On a year-on-year basis, the March trade balance “is a deterioration from the R11.81 billion surplus recorded in March 2017,” Sars said, adding that the R98.28 billion exports in March were 3.1% less than the R101.48 billion exports recorded last March.
On a month-to-month basis, imports of base metals and vegetable products both increased by 19% to R1.97 billion and R715 million, respectively, Sars said.
Imports of precious metals and stones inched up 15% to R2.18 billion on a month-to-month basis, while mineral products imports reached R2.43 billion, a 12% increase, and machinery and electronics increased by R724 million.
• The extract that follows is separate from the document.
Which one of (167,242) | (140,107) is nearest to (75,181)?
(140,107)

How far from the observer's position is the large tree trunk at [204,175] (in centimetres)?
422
However, the import of vehicles, transport and equipment slid 9% to R1 billion.
Economists at Nedbank Group Economic Unit forecast a positive outlook for the year, although the threat of a trade war between the US and China would disrupt the strong global trade momentum. “Global conditions are still favourable and will boost local exports, while the recovery in domestic demand will support imports. We still anticipate a trade surplus for 2018 as a whole, albeit smaller than 2017's.”
Gerrit van Rooyen, an analyst at NKC Research, said given that trade figures were notoriously volatile in nature, the trends evident in the trade data would likely continue, with higher exports and lower imports, and it should over the coming months boost the trade account.
“Nevertheless, it seems (given the significant year-to-date traded deficit) likely that net trade could turn out to be a drag on the first quarter’s gross domestic product, despite March’s improved trade performance. Last year’s strong trade performance has provided much-needed underlying support for the rand exchange rate, while also playing into an improved current account deficit,” said Van Rooyen.